Written problem a:
Please count the lines in the records that contain the string "patch" and give only that number.

List of available metrics

Add a canary stage to a pipeline

Once you have enabled canary analysis for your application and have one or more configs prepared, you can now add a canary stage to your pipeline and configure it to perform canary analysis for your deployment.

This stage type is for the canary analysis only. The canary stage doesn’t perform any provisioning or cleanup operations for you. Those must be configured elsewhere in your pipeline.

 

Define the canary stage

  1. In the pipeline in which you will run the canary, click Add stage
    • This pipeline needs to be in an application that has access to the canary configuration you want to use.
  2. For Type select Canary.
  3. Give the stage a name, and use the Depends On field to position the stage downstream of its dependencies.

Canary stage declaration

  1. Select the Analysis Type—either Real Time or Retrospective.
    • Real Time: The analysis happens for a specified time period, beginning when the stage executes (or after a specified Delay).
    • Retrospective: Analysis occurs over some specified period. Typically, this is done for a time period in the past, against a baseline deployment and a canary deployment which have already been running before this canary analysis stage starts.
  2. Specify the analysis configuration
    • Choose the Config Name.
    • Set a Delay.
    • Set the Interval.
    • For Lookback Type, select Growing or Sliding.

Canary stage declaration

  1. Describe the metric scope.

Canary stage declaration

  1. Adjust the Scoring Thresholds,  if needed. 
  2. Specify the accounts you’re using for metrics and storage.
    • The Metrics Account points to the telemetry service provider account you configured here.
    • The Storage Account points to the GCS or S3 account you configured here.

The next section describes in detail what a Canary Judge is and how you can leverage it for Automated Canary Analysis.

Written problem b:
Continue the guide to adding a canary stage to a pipeline, starting after its last sentence.

Supplied entries:
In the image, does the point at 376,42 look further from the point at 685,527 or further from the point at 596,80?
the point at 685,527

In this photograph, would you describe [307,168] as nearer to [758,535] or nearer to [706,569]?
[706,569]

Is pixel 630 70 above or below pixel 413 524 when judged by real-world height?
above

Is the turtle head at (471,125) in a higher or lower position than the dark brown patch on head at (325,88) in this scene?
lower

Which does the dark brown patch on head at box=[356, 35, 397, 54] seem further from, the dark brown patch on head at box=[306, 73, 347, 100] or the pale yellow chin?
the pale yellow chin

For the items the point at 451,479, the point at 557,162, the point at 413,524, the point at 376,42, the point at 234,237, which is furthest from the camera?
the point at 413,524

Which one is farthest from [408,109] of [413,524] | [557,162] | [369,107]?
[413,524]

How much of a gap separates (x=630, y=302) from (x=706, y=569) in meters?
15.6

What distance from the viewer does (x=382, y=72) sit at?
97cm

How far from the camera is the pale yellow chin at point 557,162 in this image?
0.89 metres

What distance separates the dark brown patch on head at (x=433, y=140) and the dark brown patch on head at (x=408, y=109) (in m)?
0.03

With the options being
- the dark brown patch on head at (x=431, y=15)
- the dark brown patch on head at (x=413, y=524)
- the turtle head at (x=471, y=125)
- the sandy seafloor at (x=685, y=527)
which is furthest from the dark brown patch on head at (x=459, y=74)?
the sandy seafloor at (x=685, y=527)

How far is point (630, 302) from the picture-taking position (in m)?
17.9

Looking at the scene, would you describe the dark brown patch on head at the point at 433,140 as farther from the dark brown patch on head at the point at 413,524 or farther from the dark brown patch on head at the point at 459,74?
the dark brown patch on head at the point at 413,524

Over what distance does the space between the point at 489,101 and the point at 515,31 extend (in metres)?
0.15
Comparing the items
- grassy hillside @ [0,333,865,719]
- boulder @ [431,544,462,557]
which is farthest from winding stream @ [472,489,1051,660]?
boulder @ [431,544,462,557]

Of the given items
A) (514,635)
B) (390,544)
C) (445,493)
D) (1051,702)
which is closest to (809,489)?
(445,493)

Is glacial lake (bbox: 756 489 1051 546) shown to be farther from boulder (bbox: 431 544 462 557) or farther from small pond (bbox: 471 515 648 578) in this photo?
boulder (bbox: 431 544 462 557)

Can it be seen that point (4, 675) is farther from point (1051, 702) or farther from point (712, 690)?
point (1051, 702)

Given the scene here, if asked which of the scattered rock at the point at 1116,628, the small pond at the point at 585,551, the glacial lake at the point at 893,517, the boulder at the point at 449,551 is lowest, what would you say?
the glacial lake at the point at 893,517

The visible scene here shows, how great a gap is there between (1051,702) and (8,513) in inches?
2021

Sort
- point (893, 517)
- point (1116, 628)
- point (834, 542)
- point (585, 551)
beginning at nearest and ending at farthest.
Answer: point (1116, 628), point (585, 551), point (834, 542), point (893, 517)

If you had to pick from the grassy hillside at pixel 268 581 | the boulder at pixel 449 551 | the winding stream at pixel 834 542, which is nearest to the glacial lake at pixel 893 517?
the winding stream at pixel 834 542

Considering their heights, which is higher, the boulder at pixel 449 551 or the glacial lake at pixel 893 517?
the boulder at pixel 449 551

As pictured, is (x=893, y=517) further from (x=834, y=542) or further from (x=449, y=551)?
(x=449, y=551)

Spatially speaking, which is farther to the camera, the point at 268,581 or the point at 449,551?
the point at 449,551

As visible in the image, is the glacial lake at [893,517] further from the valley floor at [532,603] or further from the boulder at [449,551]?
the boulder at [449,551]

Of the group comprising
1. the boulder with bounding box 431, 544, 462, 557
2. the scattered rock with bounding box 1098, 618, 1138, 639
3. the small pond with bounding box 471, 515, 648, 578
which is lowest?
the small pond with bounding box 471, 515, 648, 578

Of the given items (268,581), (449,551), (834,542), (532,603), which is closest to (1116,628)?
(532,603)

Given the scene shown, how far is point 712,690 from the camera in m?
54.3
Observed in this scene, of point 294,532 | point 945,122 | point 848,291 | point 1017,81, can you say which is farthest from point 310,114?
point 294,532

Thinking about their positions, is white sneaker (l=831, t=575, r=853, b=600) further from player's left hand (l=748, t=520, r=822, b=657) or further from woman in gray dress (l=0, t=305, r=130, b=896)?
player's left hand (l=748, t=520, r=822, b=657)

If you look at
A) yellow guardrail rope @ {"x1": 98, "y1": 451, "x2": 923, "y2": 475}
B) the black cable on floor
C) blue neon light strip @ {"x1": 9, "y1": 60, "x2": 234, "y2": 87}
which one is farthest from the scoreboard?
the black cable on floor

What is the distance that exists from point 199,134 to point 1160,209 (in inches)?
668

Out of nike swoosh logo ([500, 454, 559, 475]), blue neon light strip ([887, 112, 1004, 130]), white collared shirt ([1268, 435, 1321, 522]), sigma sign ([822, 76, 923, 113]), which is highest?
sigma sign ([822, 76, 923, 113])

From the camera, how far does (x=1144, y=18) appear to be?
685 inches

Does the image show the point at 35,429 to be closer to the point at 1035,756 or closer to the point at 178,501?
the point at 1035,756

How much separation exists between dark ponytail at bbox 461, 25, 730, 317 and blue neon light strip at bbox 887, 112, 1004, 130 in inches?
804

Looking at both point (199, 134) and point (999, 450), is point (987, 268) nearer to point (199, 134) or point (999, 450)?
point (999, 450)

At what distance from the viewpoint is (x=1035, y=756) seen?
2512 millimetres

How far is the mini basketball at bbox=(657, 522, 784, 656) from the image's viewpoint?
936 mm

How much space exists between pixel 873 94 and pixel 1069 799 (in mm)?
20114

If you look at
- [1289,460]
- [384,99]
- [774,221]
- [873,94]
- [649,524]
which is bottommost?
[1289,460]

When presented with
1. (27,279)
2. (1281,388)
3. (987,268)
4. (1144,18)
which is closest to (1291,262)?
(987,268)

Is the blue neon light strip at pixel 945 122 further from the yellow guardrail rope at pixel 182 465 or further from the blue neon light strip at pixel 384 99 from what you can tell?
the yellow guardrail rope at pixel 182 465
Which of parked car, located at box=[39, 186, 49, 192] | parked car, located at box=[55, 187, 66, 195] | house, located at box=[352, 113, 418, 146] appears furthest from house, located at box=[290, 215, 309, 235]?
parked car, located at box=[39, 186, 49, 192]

Expected output a:
8

Expected output b:
The Canary Judge

Most metric stores (DataDog, NewRelic, AppDynamics, etc.) have a way for users to set thresholds. When a threshold is exceeded, an alarm or event gets triggered. This alarm or event API can usually be queried. However, Graphite doesn’t natively support setting thresholds (although it supports it with third party plugins). Therefore, you need to set these thresholds in Spinnaker.

We created a Judge (StaticBaselineJudge-v1.0) that allows you to set a static baseline parameter. When running a Canary Analysis, Spinnaker takes the value of this parameter and uses it to compare against the canary data.

Configuring the Static Baseline Judge

On the Canary Configuration page when creating a new Config, you can select the StaticBaselineJudge-v1.0 or regular NetflixACAJudge-v1.0.

image

Select the Static Judge

To input the metric value needed, edit the config as JSON.

image

Set the following property:

"extendedProperties": {
  "staticBaseline": 300
}

image

You need to do this for each metric you want to compare against a Static Baseline. By default, if this property is not set, then the judge performs the same analysis that NetflixACAJudge-v1.0 does.

That means you can have multiple metrics in your Canary Config: ones that make use of the Static Baseline and others that use the regular Judge.

As an example of this, the following Canary Config has two metrics defined where one is setting the staticBaseline parameter and the other is not:

{
  "applications": [
    "training"
  ],
  "classifier": {
    "groupWeights": {
      "Group 1": 100
    }
  },
  "configVersion": "1",
  "createdTimestamp": 1569534009252,
  "createdTimestampIso": "2019-09-26T21:40:09.252Z",
  "description": "",
  "judge": {
    "judgeConfigurations": {},
    "name": "StaticBaselineJudge-v1.0"
  },
  "metrics": [
    {
      "analysisConfigurations": {
        "canary": {},
        "extendedProperties": {
          "staticBaseline": 300
        }
      },
      "groups": [
        "Group 1"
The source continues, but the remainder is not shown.